▶ _Article_
Both Britain and France skipped 5th gen development after Typhoon and Rafale. And Britain is buying 5th gen instead.

France, Espadon concept.
An Espandon model has already undergone wind tunnel testing

“This new concept, at the end of the day, will be handed over to French industry in order to prepare for the future,” Mathurin told Breaking Defense at the Paris Air Show. “The timeline for this [aircraft to potentially fly] is 2050.”

“If they want to learn something, things can happen very quickly or maybe the need will be required in 10 years,” he said.


US, Mayhem.

Next Generation Responsive Strike Project.

Unlike the strike projects, Espadon is seen as a successor to SCAF, making it obvious that others have such concepts for 2040-50 introduction too.

So prototyping within 10 years now. By the time AMCA becomes operational, 7th gen protoypes will be in the demonstrator/prototype era.

At best ADA continues with the IN's requirement as a bridging effort towards 7th gen.
 
No its not.

July 4, 1986: Maiden flight of the Rafale-A technology demonstrator.

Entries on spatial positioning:
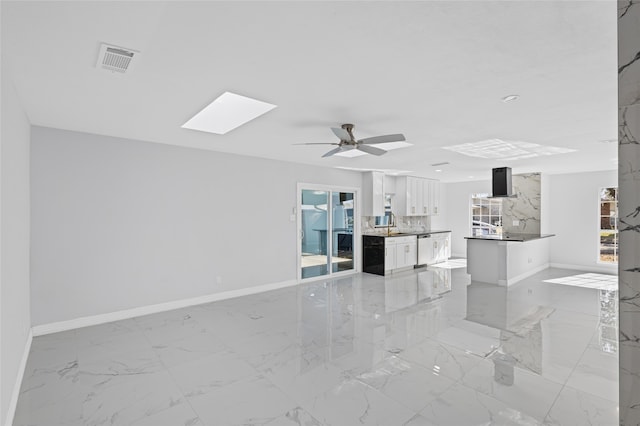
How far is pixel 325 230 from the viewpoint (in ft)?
23.6

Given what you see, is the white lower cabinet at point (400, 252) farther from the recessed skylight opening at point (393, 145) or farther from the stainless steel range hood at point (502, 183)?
the recessed skylight opening at point (393, 145)

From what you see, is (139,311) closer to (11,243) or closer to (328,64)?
(11,243)

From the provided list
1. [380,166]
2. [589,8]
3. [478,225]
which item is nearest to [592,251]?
[478,225]

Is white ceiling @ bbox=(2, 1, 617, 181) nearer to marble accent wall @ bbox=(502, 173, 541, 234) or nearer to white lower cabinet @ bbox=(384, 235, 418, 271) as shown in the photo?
white lower cabinet @ bbox=(384, 235, 418, 271)

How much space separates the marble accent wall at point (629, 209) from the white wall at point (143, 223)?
500 cm

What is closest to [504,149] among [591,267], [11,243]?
[591,267]

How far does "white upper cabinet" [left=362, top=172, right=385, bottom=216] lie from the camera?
7.77 meters

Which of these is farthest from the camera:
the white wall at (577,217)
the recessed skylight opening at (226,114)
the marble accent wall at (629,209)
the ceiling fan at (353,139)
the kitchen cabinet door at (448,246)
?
the kitchen cabinet door at (448,246)

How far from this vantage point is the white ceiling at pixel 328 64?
175 centimetres

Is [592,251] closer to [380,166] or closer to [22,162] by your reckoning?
[380,166]

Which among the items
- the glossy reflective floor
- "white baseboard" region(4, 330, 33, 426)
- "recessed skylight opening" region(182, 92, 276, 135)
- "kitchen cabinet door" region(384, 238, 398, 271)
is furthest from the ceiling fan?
"kitchen cabinet door" region(384, 238, 398, 271)

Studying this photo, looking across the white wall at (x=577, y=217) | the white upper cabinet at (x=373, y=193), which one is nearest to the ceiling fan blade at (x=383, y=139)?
the white upper cabinet at (x=373, y=193)

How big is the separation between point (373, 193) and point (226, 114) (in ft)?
14.9

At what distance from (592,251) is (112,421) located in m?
9.93
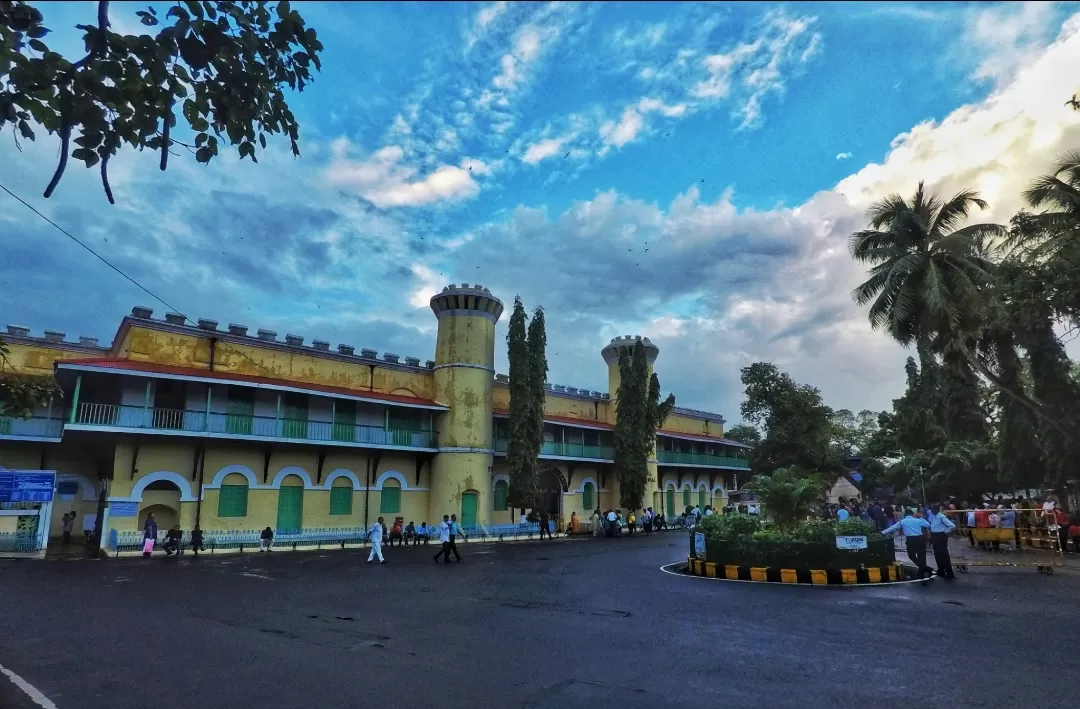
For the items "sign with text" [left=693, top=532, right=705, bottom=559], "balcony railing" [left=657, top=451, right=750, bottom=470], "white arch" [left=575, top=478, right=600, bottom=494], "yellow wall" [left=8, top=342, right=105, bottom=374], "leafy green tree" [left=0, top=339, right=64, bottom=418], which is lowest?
"sign with text" [left=693, top=532, right=705, bottom=559]

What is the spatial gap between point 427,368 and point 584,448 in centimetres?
1018

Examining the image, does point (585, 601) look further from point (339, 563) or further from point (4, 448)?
point (4, 448)

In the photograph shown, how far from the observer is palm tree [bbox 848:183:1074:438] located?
2304 centimetres

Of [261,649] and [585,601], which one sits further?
[585,601]

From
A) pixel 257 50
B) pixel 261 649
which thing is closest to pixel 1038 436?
pixel 261 649

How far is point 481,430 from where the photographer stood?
2966 cm

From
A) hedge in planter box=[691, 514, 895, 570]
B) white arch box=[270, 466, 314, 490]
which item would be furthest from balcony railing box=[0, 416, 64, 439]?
hedge in planter box=[691, 514, 895, 570]

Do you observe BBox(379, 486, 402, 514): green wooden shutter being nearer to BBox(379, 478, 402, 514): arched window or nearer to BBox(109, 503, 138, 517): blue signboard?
BBox(379, 478, 402, 514): arched window

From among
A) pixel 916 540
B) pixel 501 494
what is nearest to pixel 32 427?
pixel 501 494

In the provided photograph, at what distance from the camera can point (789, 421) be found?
50156mm

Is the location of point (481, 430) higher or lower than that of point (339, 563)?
higher

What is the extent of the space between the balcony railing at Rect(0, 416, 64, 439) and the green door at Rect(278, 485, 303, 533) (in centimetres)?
752

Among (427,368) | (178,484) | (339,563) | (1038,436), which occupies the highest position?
(427,368)

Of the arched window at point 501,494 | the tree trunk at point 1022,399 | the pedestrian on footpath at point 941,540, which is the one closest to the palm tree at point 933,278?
the tree trunk at point 1022,399
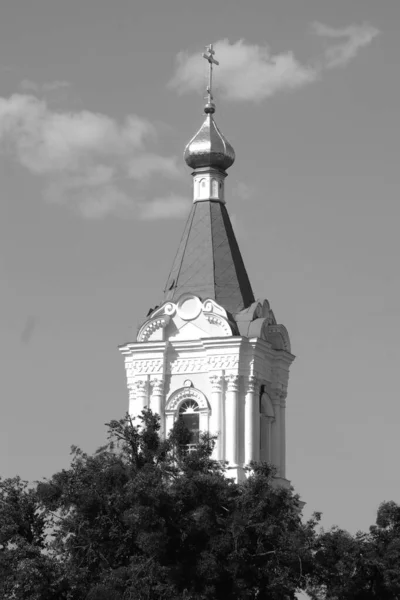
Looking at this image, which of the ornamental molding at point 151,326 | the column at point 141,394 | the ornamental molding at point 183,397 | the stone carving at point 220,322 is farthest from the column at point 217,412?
the ornamental molding at point 151,326

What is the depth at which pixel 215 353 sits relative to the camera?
50.5 m

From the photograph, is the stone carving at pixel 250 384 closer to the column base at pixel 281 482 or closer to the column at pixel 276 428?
the column at pixel 276 428

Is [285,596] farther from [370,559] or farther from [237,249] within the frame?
[237,249]

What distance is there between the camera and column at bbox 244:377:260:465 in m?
49.9

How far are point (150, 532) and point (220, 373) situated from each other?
37.7 ft

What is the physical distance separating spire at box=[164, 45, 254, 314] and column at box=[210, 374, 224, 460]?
219 centimetres

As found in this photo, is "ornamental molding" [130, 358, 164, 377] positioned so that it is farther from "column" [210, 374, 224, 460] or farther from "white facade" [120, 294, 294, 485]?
"column" [210, 374, 224, 460]

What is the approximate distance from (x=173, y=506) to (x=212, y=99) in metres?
17.8

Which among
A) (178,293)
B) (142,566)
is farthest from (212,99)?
(142,566)

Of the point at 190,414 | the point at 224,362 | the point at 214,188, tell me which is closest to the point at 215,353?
the point at 224,362

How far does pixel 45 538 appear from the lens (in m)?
41.3

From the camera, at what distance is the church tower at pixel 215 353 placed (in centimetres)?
5019

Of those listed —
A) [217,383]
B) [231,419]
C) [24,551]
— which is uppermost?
[217,383]

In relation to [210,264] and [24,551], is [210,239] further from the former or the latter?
[24,551]
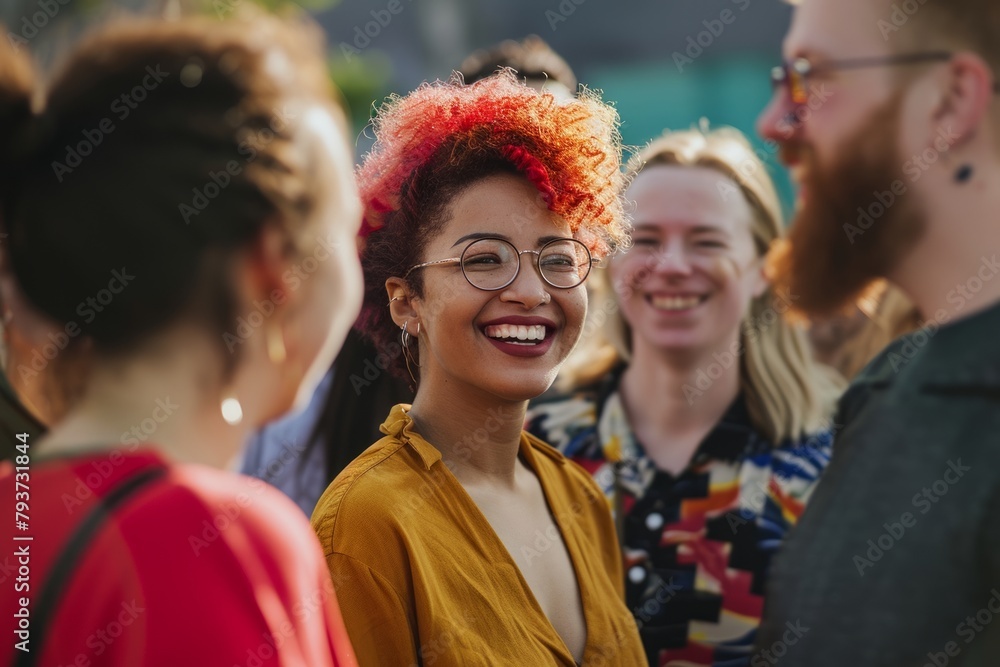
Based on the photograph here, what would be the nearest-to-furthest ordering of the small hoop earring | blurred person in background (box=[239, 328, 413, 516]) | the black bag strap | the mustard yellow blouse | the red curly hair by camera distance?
1. the black bag strap
2. the mustard yellow blouse
3. the red curly hair
4. the small hoop earring
5. blurred person in background (box=[239, 328, 413, 516])

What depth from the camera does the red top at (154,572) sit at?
1.13 m

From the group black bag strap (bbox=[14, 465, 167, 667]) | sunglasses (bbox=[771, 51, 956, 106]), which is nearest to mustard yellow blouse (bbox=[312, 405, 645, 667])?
black bag strap (bbox=[14, 465, 167, 667])

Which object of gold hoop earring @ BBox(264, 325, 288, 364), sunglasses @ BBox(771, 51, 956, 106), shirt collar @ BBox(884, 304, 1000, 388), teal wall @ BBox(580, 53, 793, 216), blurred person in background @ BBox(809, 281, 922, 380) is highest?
teal wall @ BBox(580, 53, 793, 216)

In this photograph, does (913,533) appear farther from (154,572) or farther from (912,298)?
(154,572)

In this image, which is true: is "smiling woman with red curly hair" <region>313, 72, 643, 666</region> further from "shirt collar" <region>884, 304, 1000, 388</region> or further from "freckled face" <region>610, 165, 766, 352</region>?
"shirt collar" <region>884, 304, 1000, 388</region>

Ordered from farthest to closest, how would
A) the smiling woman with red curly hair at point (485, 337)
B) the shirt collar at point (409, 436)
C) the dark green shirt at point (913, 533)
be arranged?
the shirt collar at point (409, 436)
the smiling woman with red curly hair at point (485, 337)
the dark green shirt at point (913, 533)

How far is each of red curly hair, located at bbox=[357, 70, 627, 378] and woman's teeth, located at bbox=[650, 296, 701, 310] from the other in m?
0.76

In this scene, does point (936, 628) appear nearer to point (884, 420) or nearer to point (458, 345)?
point (884, 420)

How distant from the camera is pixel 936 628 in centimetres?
163

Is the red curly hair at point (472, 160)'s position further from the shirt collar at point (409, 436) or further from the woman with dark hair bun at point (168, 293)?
the woman with dark hair bun at point (168, 293)

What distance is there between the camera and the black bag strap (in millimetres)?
1115

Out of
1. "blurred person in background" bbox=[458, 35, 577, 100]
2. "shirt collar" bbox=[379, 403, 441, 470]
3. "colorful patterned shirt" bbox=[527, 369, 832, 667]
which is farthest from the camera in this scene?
"blurred person in background" bbox=[458, 35, 577, 100]

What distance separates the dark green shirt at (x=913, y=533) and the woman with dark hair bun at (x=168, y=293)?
935 millimetres

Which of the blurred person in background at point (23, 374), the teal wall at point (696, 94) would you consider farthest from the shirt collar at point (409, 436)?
the teal wall at point (696, 94)
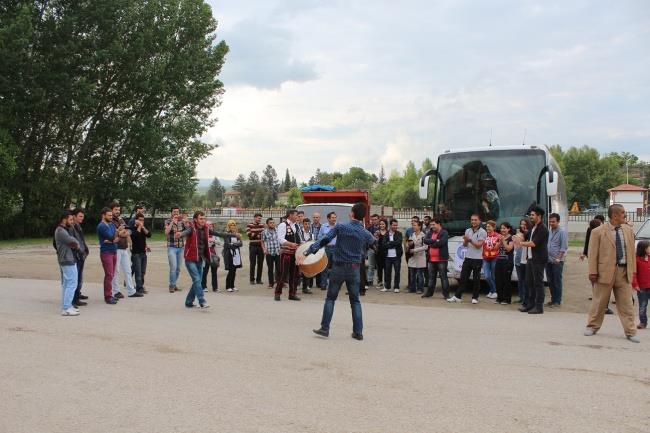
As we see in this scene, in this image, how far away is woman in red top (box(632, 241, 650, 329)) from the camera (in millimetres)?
9242

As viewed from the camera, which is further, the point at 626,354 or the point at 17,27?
the point at 17,27

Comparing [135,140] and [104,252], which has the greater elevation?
[135,140]

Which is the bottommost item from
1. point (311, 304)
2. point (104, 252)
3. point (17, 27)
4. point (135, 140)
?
point (311, 304)

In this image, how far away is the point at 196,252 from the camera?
35.5 feet

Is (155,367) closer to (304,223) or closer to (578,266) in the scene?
(304,223)

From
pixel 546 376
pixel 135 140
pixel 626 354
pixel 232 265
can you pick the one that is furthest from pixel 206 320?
pixel 135 140

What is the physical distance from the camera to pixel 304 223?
46.1 ft

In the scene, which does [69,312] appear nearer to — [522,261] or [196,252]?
[196,252]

▶ _Exercise instructions_
[a] List every country named in the text on fighter jet development.
[b] Quote the text on fighter jet development from "US, Mayhem." up to and including "towards 7th gen.".

▶ _Responses_
[a] Britain, France, US

[b]
US, Mayhem.

Next Generation Responsive Strike Project.

Unlike the strike projects, Espadon is seen as a successor to SCAF, making it obvious that others have such concepts for 2040-50 introduction too.

So prototyping within 10 years now. By the time AMCA becomes operational, 7th gen protoypes will be in the demonstrator/prototype era.

At best ADA continues with the IN's requirement as a bridging effort towards 7th gen.